• _SUPPLIED PASSAGE_
━━━━━━━━━━

By: Michael Collins – USA Today – President Joe Biden is releasing 50 million barrels of oil from the nation’s emergency stockpile to lower energy costs amid a recent spike in gas prices and soaring inflation, the White House announced Tuesday.
Thirty-two million barrels will be released from the Strategic Petroleum Reserve over the next several months and will be replaced in the years ahead. Another 18 million barrels that Congress already had authorized for sale will be released in the coming months.
“American consumers are feeling the impact of elevated gas prices at the pump and in their home heating bills, and American businesses are, too, because oil supply has not kept up with demand as the global economy emerges from the pandemic,” the White House said in a statement.
“That’s why President Biden is using every tool available to him to work to lower prices and address the lack of supply.”
The release of oil from the nation’s stockpile comes after months of diplomatic negotiations and will be taken in parallel with other major energy-consuming countries, including China, India, Japan, Republic of Korea and the United Kingdom.
Biden has been under mounting political pressure to provide Americans relief from higher gas prices and to take steps to tame inflation, which last month hit a 31-year high. Republicans have blamed Biden’s policies for the increased cost of consumer goods, including energy prices, while Democrats have pointed to other positive economic indicators, like declining unemployment.
Gas prices have risen this fall
The decision to dip into the nation’s strategic stockpile comes as gas prices rose steadily for the past few months before leveling off last week.

━━━━━━━━━━

• _Saved data entries_
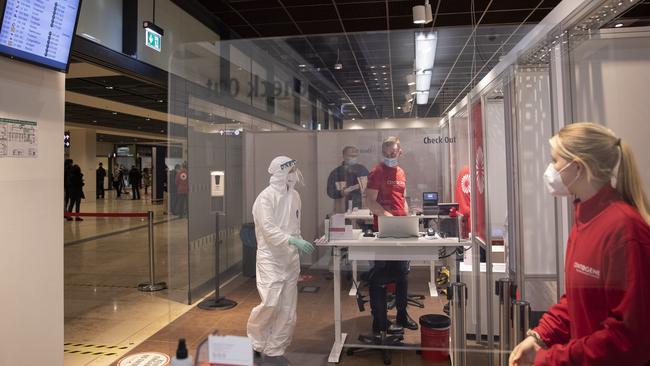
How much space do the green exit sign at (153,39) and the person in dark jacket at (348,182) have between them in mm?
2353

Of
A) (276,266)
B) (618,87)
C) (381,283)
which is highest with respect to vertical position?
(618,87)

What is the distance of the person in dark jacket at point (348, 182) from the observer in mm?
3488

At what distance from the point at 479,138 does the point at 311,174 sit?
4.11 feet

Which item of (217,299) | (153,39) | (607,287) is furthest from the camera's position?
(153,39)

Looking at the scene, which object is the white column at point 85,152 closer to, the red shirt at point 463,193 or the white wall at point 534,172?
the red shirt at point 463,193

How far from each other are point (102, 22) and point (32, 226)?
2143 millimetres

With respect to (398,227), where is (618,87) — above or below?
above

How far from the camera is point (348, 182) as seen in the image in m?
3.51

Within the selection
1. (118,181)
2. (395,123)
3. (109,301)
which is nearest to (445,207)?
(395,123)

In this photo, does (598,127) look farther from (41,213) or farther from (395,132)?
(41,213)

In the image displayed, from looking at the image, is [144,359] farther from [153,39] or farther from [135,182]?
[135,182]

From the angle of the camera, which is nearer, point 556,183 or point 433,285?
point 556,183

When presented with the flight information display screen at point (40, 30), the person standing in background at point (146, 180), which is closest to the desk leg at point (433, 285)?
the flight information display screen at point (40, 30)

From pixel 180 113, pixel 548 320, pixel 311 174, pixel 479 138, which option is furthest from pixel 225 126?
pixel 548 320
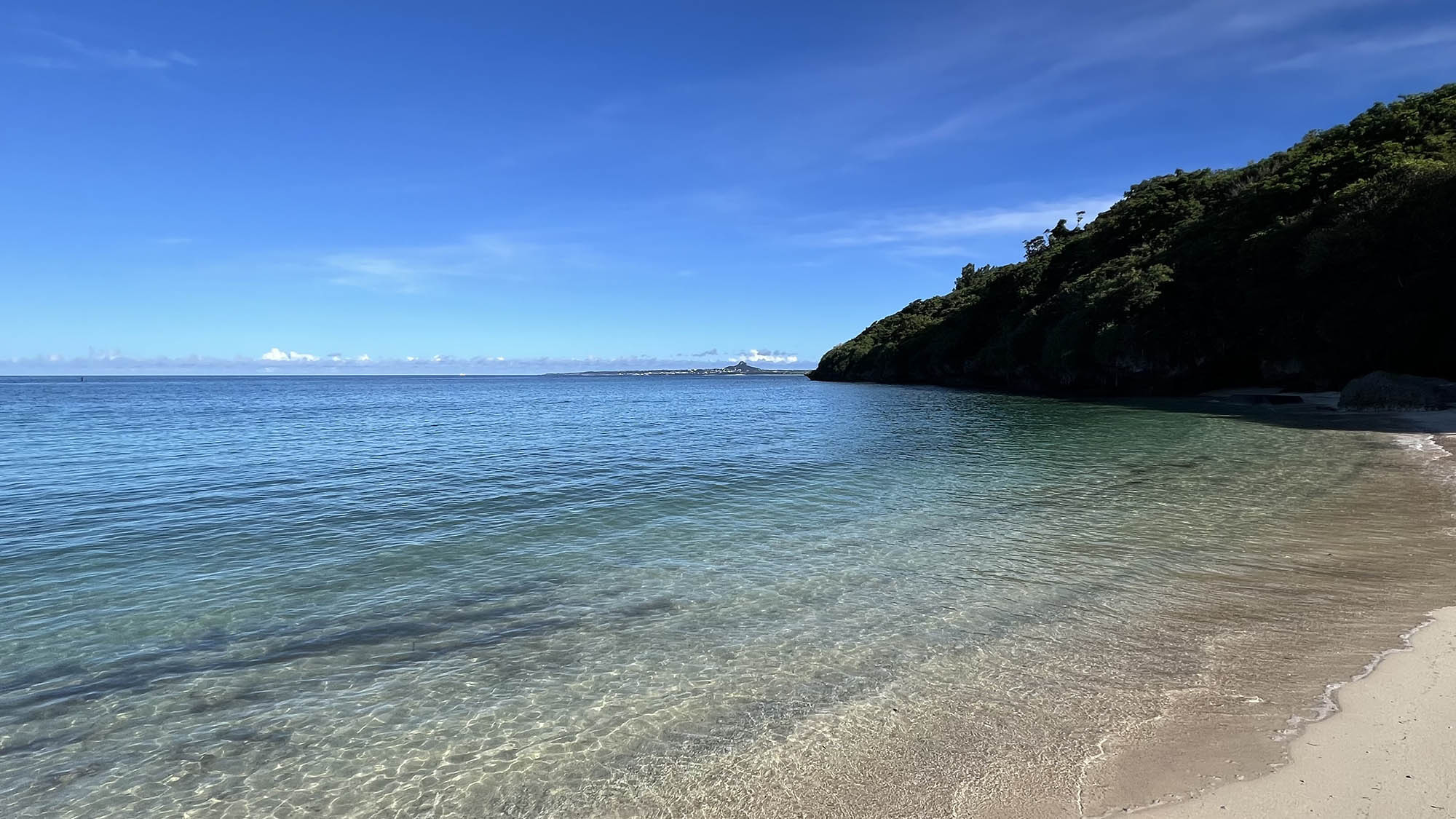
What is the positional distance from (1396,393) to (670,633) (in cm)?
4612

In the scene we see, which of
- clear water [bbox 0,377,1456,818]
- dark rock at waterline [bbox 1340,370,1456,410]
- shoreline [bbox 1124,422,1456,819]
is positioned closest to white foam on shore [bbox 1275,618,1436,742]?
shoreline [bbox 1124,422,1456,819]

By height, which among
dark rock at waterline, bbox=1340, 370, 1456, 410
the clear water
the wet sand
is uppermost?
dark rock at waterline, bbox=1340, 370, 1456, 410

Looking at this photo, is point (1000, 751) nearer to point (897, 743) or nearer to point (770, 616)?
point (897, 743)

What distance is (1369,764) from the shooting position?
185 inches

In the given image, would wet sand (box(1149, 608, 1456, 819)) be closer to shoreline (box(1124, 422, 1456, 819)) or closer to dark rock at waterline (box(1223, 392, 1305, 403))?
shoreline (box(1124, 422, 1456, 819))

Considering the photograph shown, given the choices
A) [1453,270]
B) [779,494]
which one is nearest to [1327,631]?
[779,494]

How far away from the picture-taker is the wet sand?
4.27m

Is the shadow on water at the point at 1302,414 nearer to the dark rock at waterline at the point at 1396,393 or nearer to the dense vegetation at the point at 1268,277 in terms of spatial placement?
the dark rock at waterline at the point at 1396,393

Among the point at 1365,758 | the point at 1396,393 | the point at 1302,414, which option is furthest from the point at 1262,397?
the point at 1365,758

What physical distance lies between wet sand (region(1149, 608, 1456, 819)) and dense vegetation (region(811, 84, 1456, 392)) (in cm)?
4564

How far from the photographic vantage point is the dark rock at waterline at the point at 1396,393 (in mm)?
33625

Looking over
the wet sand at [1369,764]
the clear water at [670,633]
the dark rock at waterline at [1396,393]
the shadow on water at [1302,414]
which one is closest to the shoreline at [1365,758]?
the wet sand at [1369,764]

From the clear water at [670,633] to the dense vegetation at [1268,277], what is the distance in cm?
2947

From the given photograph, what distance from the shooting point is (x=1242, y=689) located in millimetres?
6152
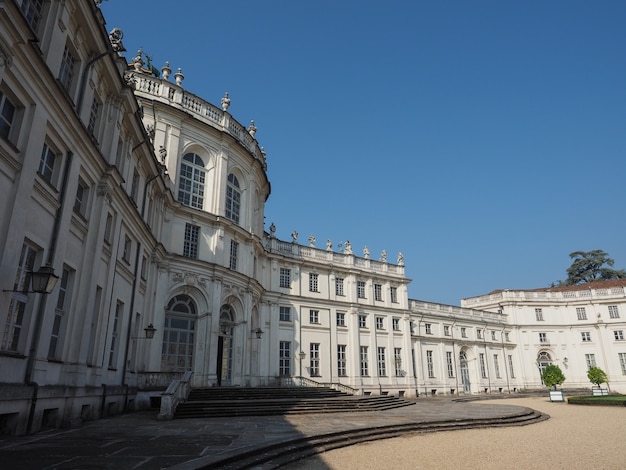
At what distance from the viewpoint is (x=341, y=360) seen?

━━━━━━━━━━

• _EXERCISE AIM_
In one to three sentences, explain what reason the White House statement in the oil reserve article gives for the higher prices that American consumers and businesses are facing.

• _RESPONSE BOX_
The White House statement says oil supply has not kept up with demand as the global economy emerges from the pandemic. As a result, consumers are paying more at the pump and on home heating bills, and businesses are affected as well.